Four years on UK will still be a back marker on broadband

Britain is lagging behind most developed countries in the development of its broadband infrastructure. The UK is 11th out of 13...

Britain is lagging behind most developed countries in the development of its broadband infrastructure. The UK is 11th out of 13 in deployment of broadband in the Organisation for Economic Co-operation and Development (OECD) area and will not rise above seventh by 2005

The Government's e-envoy had promised that the UK would have the cheapest and most widespread broadband access in the OECD by that date, but insiders in the Broadband Stakeholders Group (BSG), which is working with the e-commerce minister to draw up plans to achieve a Broadband Britain say seventh is the best we can hope for. What is more, last week's annual survey from the Communications Management Association (CMA) said that 71% of those questioned believed their businesses were being hampered by a lack of broadband access. This has increased from 45% of respondents in last year's survey.
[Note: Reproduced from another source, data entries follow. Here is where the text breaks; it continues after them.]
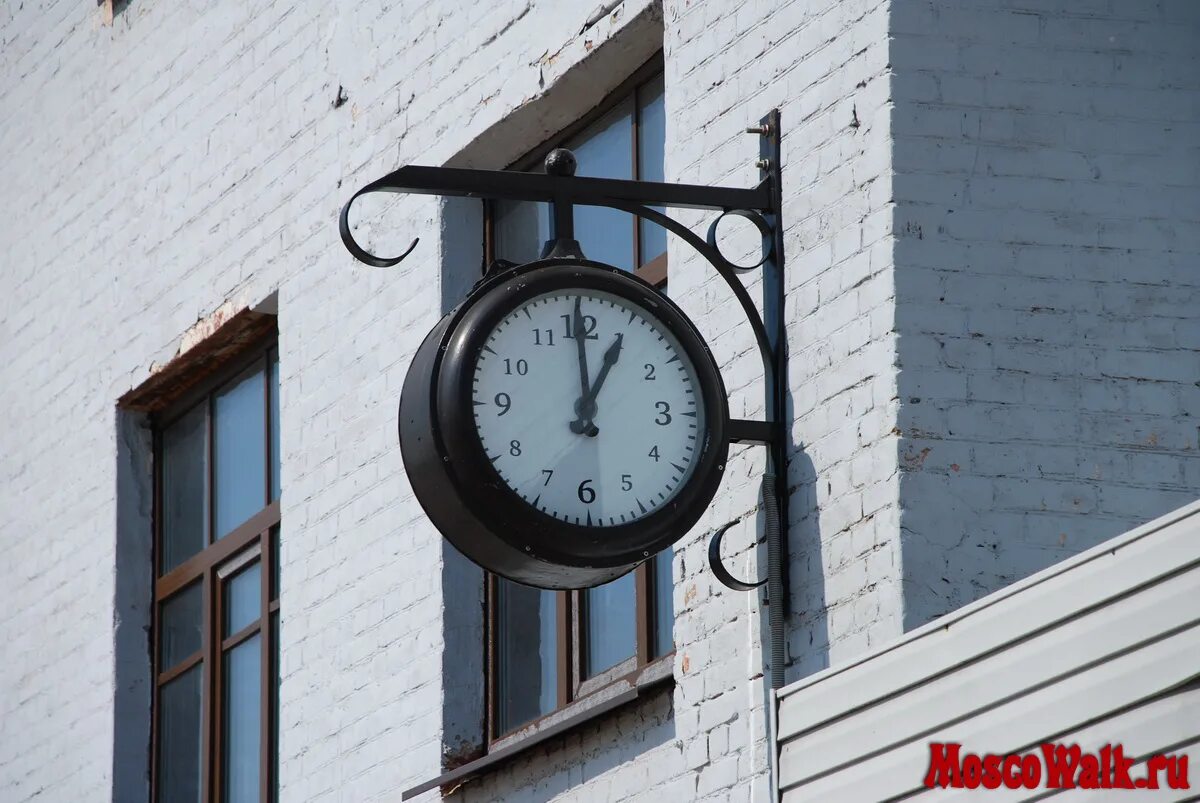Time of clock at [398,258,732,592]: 12:59
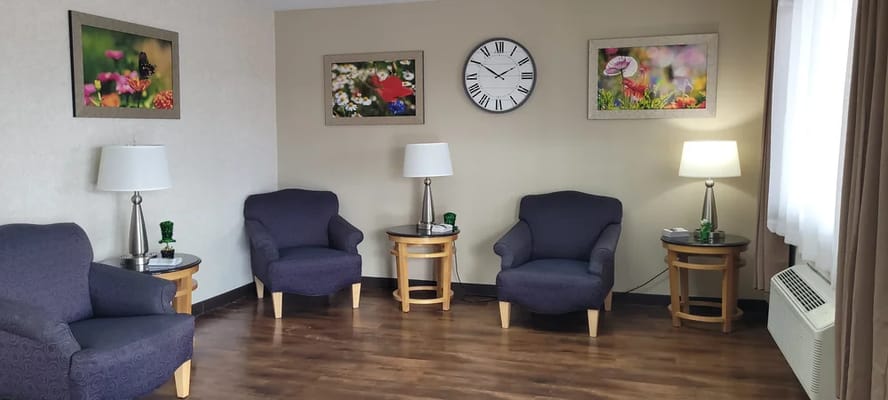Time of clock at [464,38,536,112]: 1:50
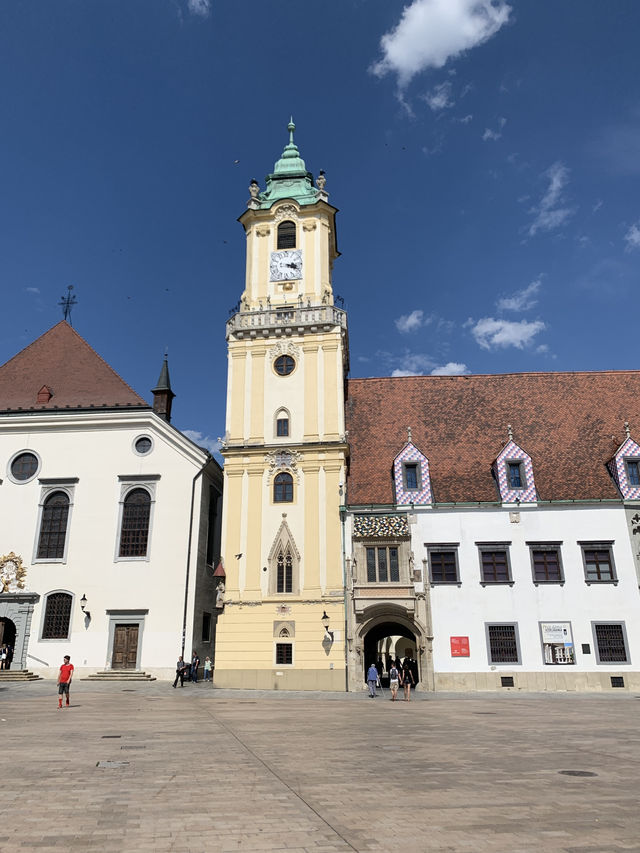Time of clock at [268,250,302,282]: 3:18
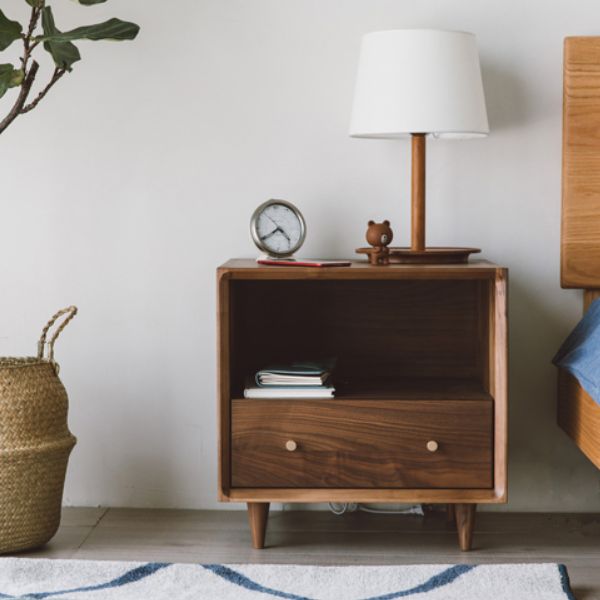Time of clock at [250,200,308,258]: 4:39
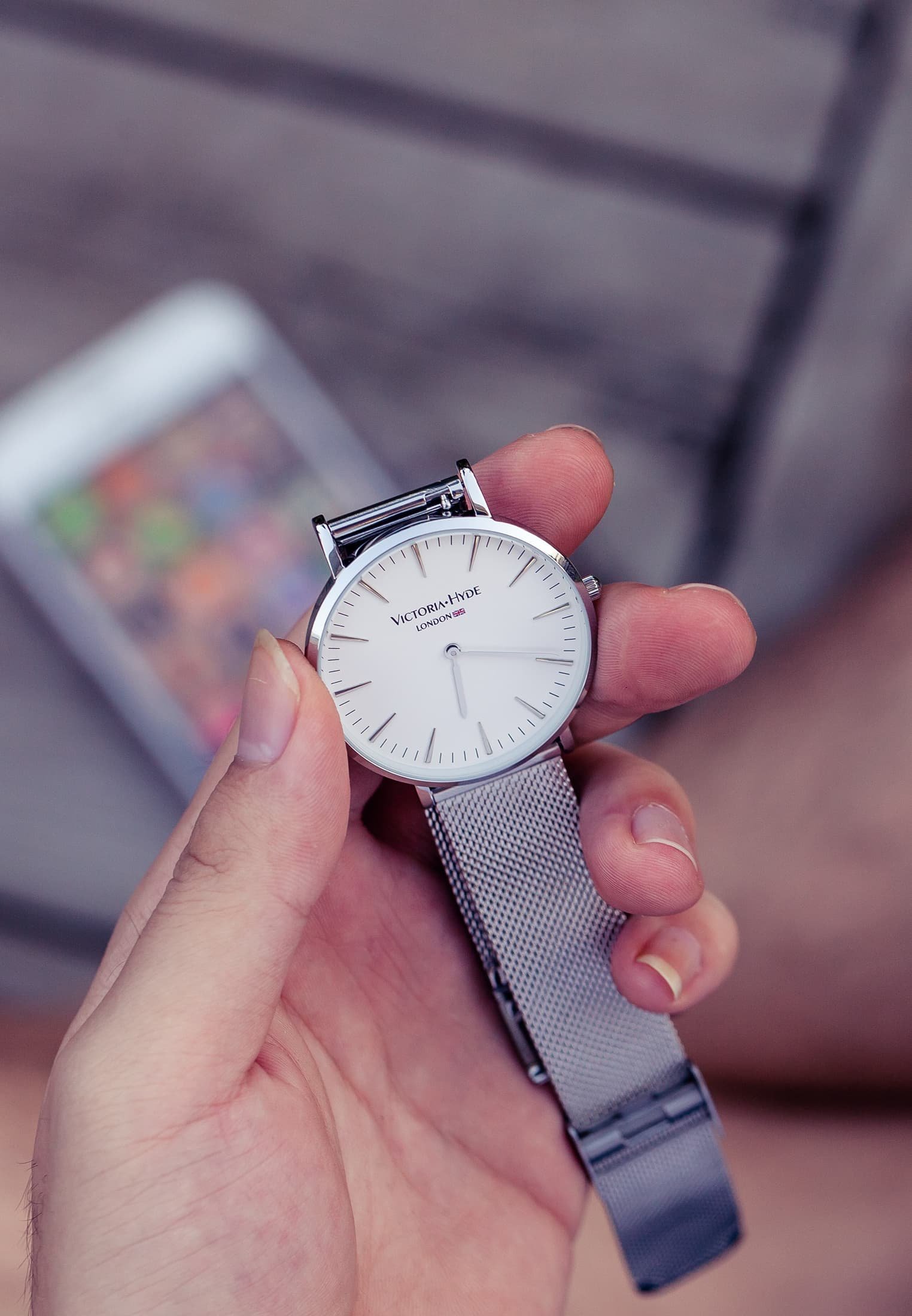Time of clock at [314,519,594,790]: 5:14
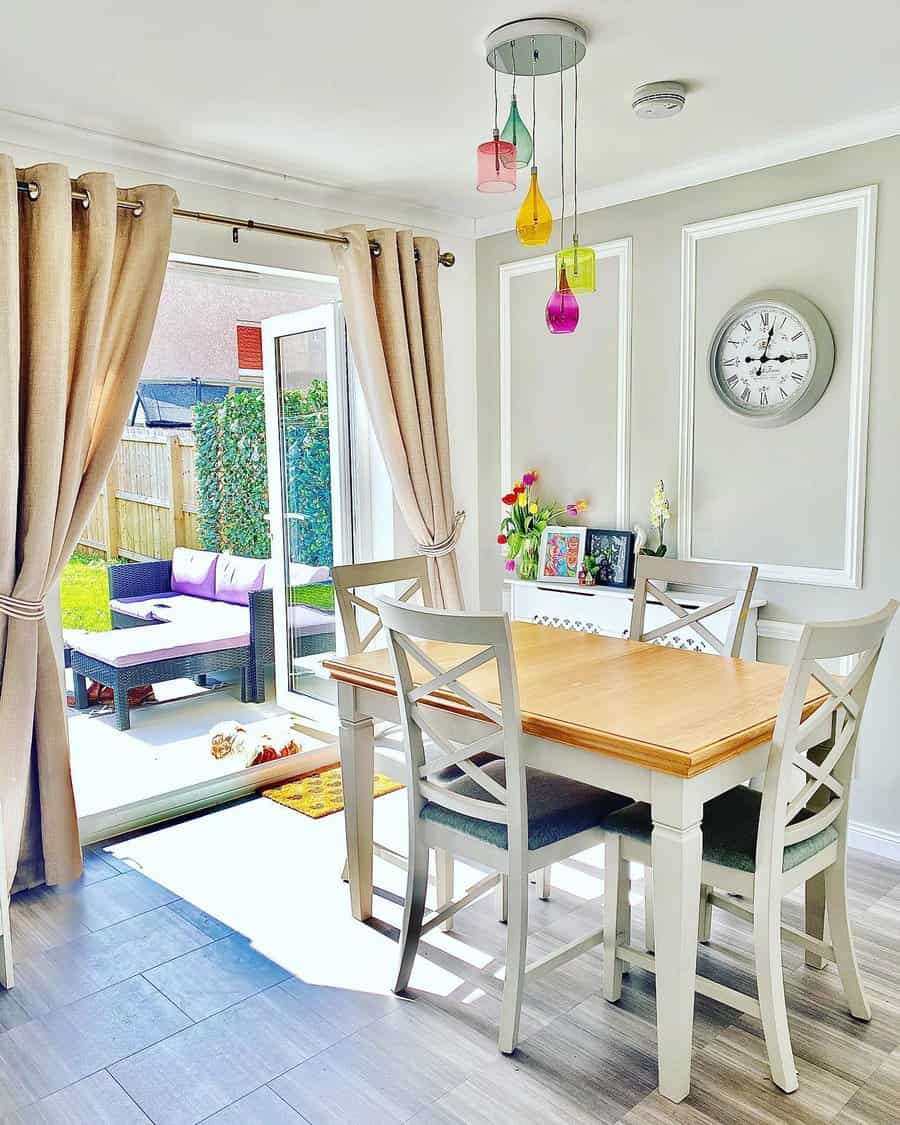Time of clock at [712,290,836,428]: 3:02
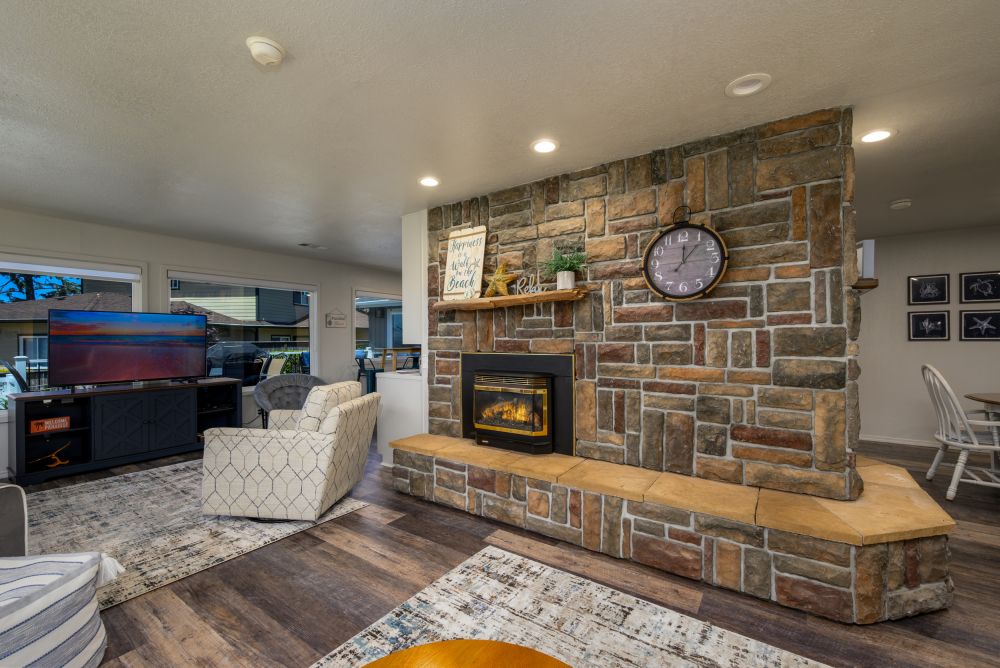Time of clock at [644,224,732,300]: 12:06
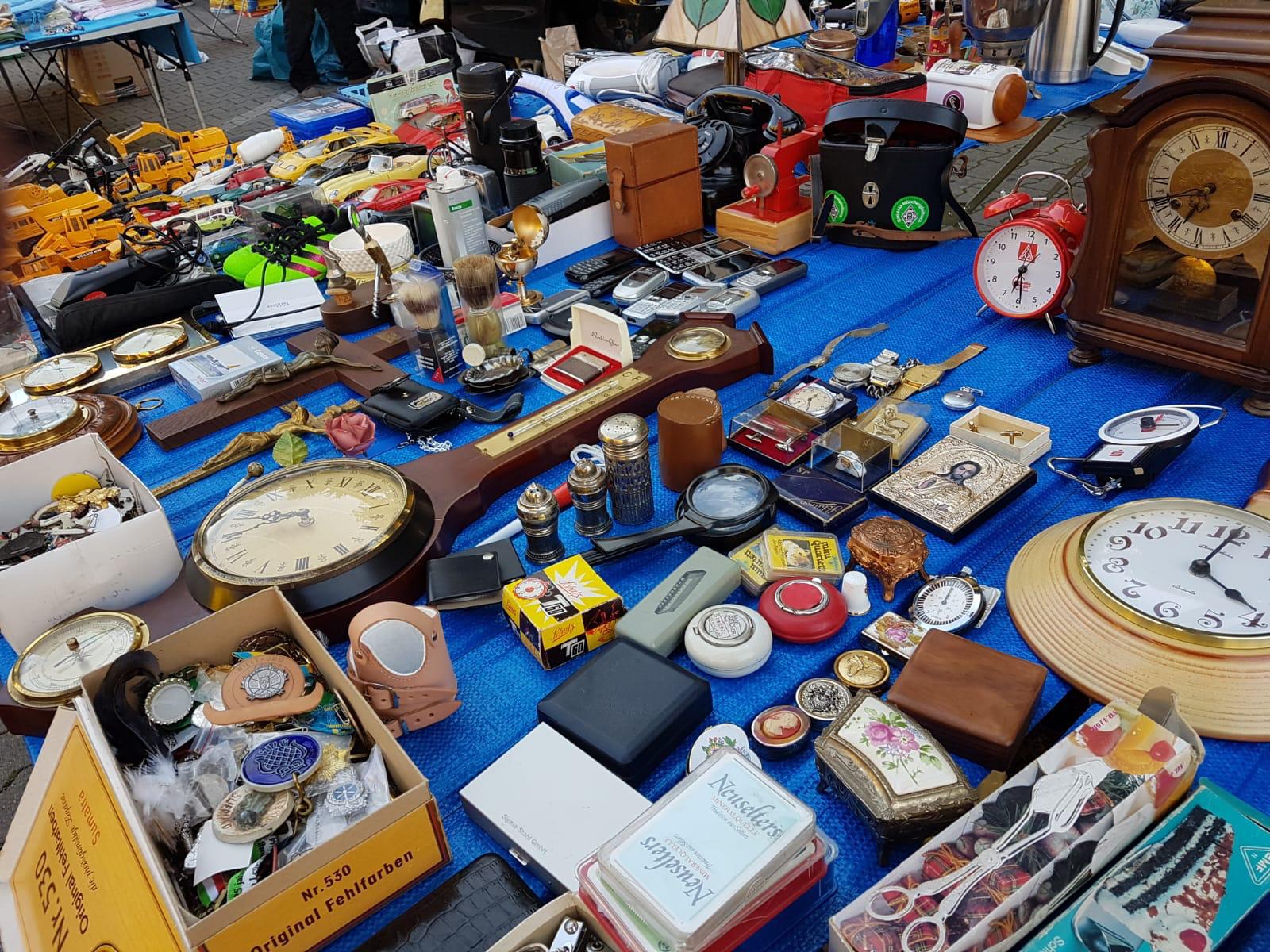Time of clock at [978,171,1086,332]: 6:29
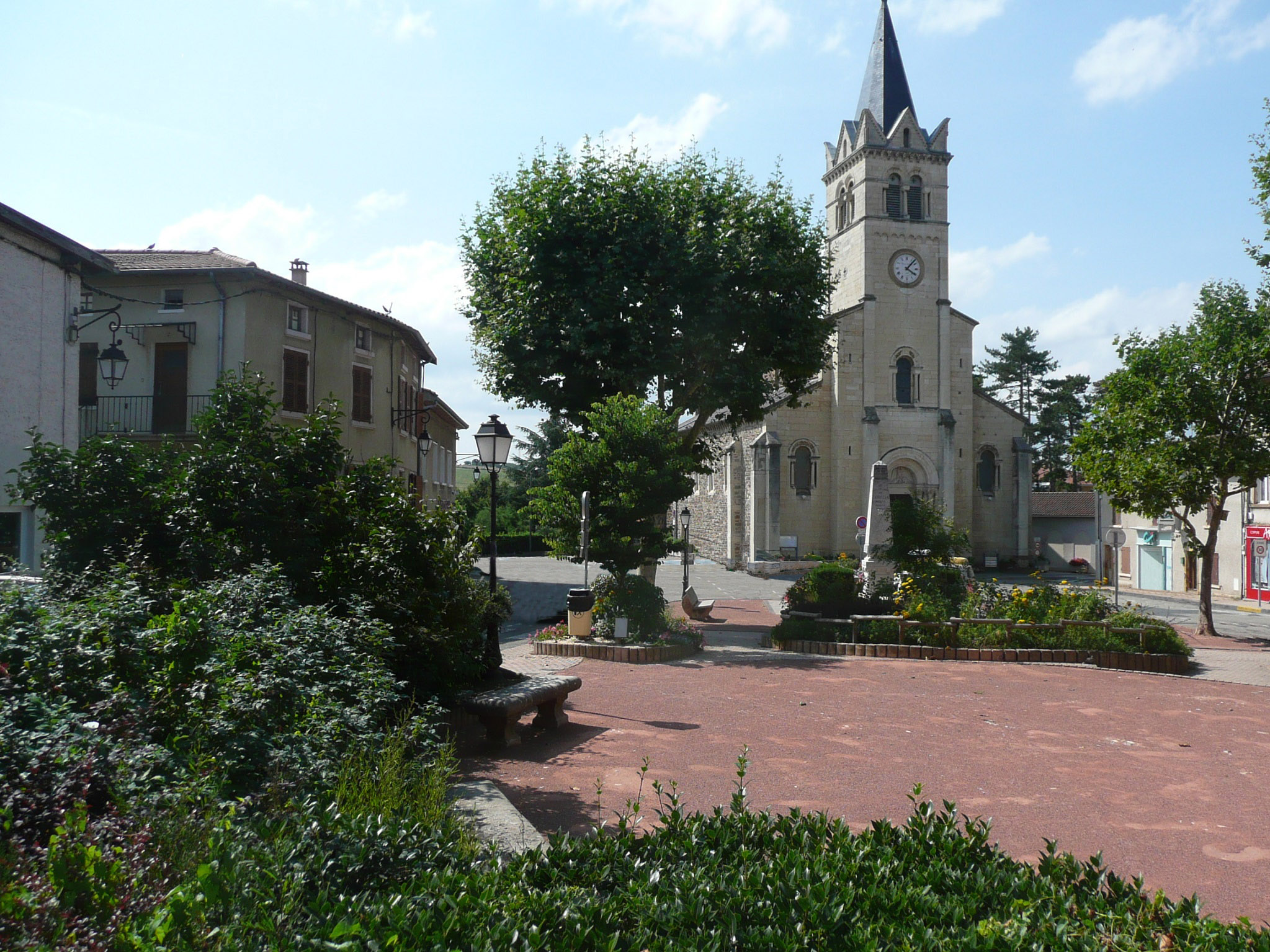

But who is to blame? Some point the finger at BT, some at the Government. BT says lack of demand is the key problem. And what are the effects of UK plc's failure to provide itself with a fast Internet infrastructure?

David Harrington of the CMA believes his organisation's findings should cause alarm bells to ring in government. "The lack of broadband access is inhibiting the expansion of e-business in the UK where businesses are seeking to reach out to the end-user," said Harrington.

Ian Foxley, IT director of Domino's Pizza, agreed. "Businesses are inhibited by this situation, and people are limited in their access to information. We are already using multi-platform ordering capability, but there are offerings we could deliver to people if broadband was more widespread," he said.

Tim Johnson, principal analyst at Ovum, lists the deleterious effects of a continuing narrow-band UK. "Broadband is important for an economy. It increases productivity - things could be done much more quickly and techniques such as application service provision could flower. "There are also a number of businesses which would work if broadband was widespread, those using streaming media, for example," he said.

Harrington blames BT. "I believe that ADSL (asymmetric digital subscriber line) in the local loop will only be rolled out according to BT's agenda. If I was at BT I would take every measure to ensure the infrastructure is not rolled out until demand is there. And that's what the survey shows is happening."

The telecoms giant has been widely viewed as dragging its heels on providing access to exchanges for competitors who want to provide ADSL services to homes on the "local loop" - the copper cable into subscribers' homes.

BT resists such accusations. A spokesman said 1,000 exchanges, or potentially 70% of Internet users, are now ADSL-enabled. "Access is available, supply is there, but what hasn't happened is take-up.

"BT has reduced prices but it is still difficult to compete with the cable operators," he said.

But the debate can clearly not remain at the level of finger-pointing between players. Johnson is critical of Government efforts so far. "We keep hearing that the Government is allocating millions of pounds to various projects, but we never hear what has been achieved and what exactly will be happening next."

He believes that the Government is all talk and no action. "Schemes that consolidate demand, like the Government has promised, are a good thing. But all we hear are announcements, never what's actually happening."

Harrington said, "A strong response is needed from the Government and Oftel. A forceful initiative with fiscal incentives to stimulate supply and demand such as a requirement that all new buildings be provided with fibre in the same way that they get gas, electricity and water."

The DTI admits that it still faces challenges. A spokesman highlighted last week's announcement of £30m of funds to stimulate broadband and said that it will be consulting with infrastructure and content providers via the BSG to plot the way forward. "We face clear challenges but it is not just up to us," said the spokesman.

Many observers cite the case of South Korea. There a small number of telecoms companies have been working closely with the government on a long-term commitment to achieving high levels of broadband penetration in the economy.

And it would make economic sense for the Treasury, Harrington said.

He cites BSG studies which have calculated that the fiscal impact of full, or even improved broadband access would yield a net increase in taxation revenue.

Whatever the claims and counter-claims it is clear that no-one is confident enough to say that the UK leads the world in the type of high-speed network access that is essential for tomorrow's economy.

Only a few are speaking out about what this may mean for the future of UK plc. "Britain is in danger. We are lagging behind - but at least at the moment no-one has got very far," said Johnson.